0

I am trying to plot either 4 graphs (subplots) of KDE or 1 with 4 lines. I have two columns:

Region:      Charges:

southeast    6000
southeast    5422
southwest    3222
northwest    4222
northwest    5555
northeast    6729
etc 1000s of rows..4 regions

I'd like to visualize the distribution of these 4 areas.

Playing around with this and error messages (and I know it's not correct) 'Data must be 1-dimensional'.

fig, axes = plt.subplots(2, 2, sharex=True, figsize=(10,5))
fig.suptitle('Bigger 1 row x 2 columns axes with no data')
#axes[0].set_title('Title of the first chart')
reg_name = df2[['region','charges']].set_index('region')
southeast = reg_name.loc['southeast']
southwest = reg_name.loc['southwest']
northwest = reg_name.loc['northwest']

#c = df2.charges.values
#d = df2.region
# Set the dimensions of the plot
#widthInInches = 10
#heightInInches = 4
#plt.figure( figsize=(widthInInches, heightInInches) )
# Draw histograms and KDEs on the diagonal usin
#if( int(versionStrParts[1]) < 11 ):
# Use the older, now-deprectaed form
#   ax = sns.distplot(c,
#      kde_kws={"label": "Kernel Density", "color" : "black"},
#      hist_kws={"label": "Histogram", "color" : 'lightsteelblue'})
#else:
# Use the more recent for

sns.kdeplot(ax=axes[0], x=southeast.index, y=southeast.values, color="black", label="Kernel Density")
axes[0].set_title(southeast.name)

sns.kdeplot(ax=axes[1], x=southwest.index, y=southwest.values, color="black", label="Kernel Density")
axes[1].set_title(southwest.name)
JohanC
  • 71,591
  • 8
  • 33
  • 66
Sidster Jinz
  • 1
  • 1
  • 2

1 Answers1

3

sns.kdeplot(ax=axes[0,0], data=df2[df2['region']=='southeast'], x='charges', color='k') should work for your data.
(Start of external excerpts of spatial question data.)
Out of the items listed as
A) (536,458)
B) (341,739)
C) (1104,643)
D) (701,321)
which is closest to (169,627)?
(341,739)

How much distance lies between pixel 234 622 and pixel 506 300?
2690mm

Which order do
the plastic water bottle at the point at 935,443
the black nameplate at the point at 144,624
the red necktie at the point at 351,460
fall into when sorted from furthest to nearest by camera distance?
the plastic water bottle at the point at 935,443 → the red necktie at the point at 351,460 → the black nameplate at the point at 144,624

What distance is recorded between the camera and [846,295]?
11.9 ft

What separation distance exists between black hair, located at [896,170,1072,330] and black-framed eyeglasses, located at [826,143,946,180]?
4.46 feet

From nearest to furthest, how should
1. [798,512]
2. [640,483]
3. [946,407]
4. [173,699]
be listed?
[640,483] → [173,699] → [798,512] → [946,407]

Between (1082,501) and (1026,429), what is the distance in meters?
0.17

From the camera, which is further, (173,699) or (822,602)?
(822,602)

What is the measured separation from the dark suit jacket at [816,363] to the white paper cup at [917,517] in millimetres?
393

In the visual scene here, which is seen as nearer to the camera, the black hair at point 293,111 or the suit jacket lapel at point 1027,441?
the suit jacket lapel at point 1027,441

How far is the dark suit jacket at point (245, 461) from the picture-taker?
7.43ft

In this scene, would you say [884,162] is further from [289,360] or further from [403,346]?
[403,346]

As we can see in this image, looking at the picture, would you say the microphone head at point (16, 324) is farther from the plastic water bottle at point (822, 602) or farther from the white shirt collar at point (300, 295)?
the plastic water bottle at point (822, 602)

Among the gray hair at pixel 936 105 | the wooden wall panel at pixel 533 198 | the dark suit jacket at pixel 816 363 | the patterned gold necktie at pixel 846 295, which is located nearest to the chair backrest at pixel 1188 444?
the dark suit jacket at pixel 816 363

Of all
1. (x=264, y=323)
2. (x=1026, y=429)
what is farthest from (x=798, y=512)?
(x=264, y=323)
Note that axes is a 2D array when both the number of rows and columns are larger than 1.

See How to plot a mean line on a distplot between 0 and the y value of the mean? for adding lines for mean, sdev etc..
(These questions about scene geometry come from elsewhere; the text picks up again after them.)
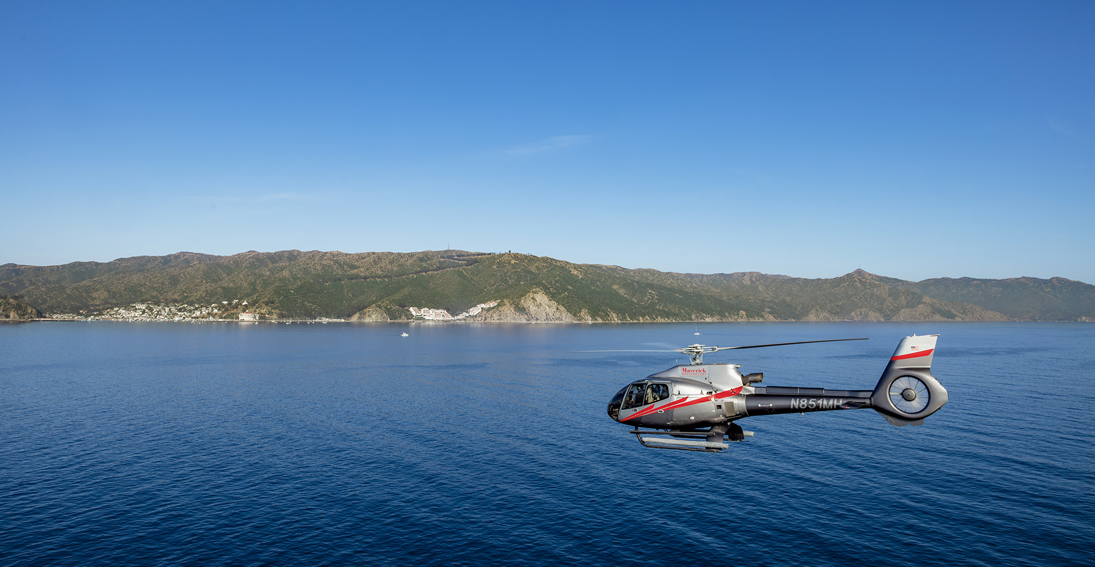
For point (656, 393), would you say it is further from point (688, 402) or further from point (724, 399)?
point (724, 399)

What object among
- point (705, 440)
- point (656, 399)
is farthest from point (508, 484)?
point (705, 440)

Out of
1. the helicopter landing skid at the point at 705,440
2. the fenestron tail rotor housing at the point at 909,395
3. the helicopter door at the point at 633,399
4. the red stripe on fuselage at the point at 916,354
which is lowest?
the helicopter landing skid at the point at 705,440

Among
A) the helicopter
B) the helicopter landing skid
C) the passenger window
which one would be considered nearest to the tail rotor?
the helicopter

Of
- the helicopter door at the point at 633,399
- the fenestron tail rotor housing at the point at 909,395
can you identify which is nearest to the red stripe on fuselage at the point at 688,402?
the helicopter door at the point at 633,399

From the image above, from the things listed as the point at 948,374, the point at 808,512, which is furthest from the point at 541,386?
the point at 948,374

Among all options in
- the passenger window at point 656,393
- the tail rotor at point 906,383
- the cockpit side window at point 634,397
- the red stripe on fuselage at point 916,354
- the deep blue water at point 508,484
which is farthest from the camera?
the deep blue water at point 508,484

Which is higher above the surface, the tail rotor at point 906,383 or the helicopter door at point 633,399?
the tail rotor at point 906,383

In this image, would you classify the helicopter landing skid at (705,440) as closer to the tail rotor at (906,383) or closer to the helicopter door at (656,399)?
the helicopter door at (656,399)

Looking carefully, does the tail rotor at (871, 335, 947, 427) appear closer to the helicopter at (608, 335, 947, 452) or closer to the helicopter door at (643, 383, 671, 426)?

Instead of doing the kdeplots one by one, sns.displot can draw them in one go (note that displot is different from distplot):

import matplotlib.pyplot as plt
import seaborn as sns
import pandas as pd
import numpy as np

np.random.seed(12358)
regions = ['southeast', 'southwest', 'northeast', 'northwest']
df2 = pd.DataFrame({'region': np.repeat(regions, 100),
                    'charge': np.round(np.random.randn(400).cumsum() * 100 + 2000)})
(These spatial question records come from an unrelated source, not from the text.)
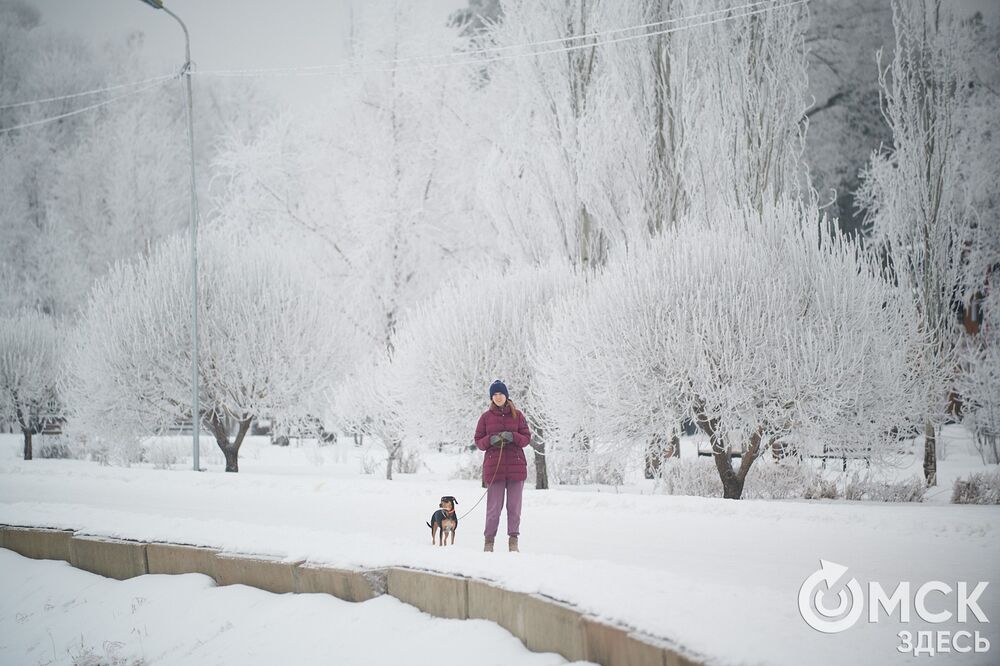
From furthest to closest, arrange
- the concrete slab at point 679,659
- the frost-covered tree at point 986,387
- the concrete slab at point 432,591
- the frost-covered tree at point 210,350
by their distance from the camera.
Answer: the frost-covered tree at point 210,350, the frost-covered tree at point 986,387, the concrete slab at point 432,591, the concrete slab at point 679,659

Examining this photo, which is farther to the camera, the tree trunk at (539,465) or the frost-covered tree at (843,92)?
the frost-covered tree at (843,92)

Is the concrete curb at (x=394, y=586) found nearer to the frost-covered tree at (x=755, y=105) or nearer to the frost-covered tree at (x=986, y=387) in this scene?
the frost-covered tree at (x=755, y=105)

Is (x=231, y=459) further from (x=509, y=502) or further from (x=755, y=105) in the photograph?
(x=755, y=105)

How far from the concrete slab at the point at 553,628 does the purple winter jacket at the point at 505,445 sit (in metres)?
3.21

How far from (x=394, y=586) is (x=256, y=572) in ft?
5.62

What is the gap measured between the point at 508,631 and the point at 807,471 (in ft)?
35.7

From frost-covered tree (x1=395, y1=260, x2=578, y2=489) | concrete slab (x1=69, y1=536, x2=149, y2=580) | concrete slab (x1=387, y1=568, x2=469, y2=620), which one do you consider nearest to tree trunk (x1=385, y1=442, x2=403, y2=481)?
frost-covered tree (x1=395, y1=260, x2=578, y2=489)

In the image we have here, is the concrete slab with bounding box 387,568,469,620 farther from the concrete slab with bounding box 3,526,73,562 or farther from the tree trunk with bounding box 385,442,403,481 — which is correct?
the tree trunk with bounding box 385,442,403,481

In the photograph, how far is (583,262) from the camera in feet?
70.2

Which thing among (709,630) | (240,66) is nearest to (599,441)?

g = sns.displot( kind='kde', data=df2, x='charge',
                 col='region', col_order=regions, col_wrap=2,
                 height=4, aspect=3, color='black')
for region,ax in g.axes_dict.items():
    data = df2[df2['region'] == region]['charge'].values
    xs, ys = ax.get_lines()[0].get_data()
    median = np.median(data)
    mean = data.mean()
    sdev = data.std()
    ax.vlines([mean-sdev, mean, mean+sdev], 0, np.interp([mean-sdev, mean, mean+sdev], xs, ys), color='b', ls=':')
    ax.vlines(median, 0, np.interp(median, xs, ys), color='r', ls='--')
plt.tight_layout()
plt.show()

sns.displot with kind='kde'

To draw all the regions into one plot, you can use:

fig, ax = plt.subplots(figsize=(12, 4))
sns.kdeplot(data=df2, x='charge', hue='region', ax=ax)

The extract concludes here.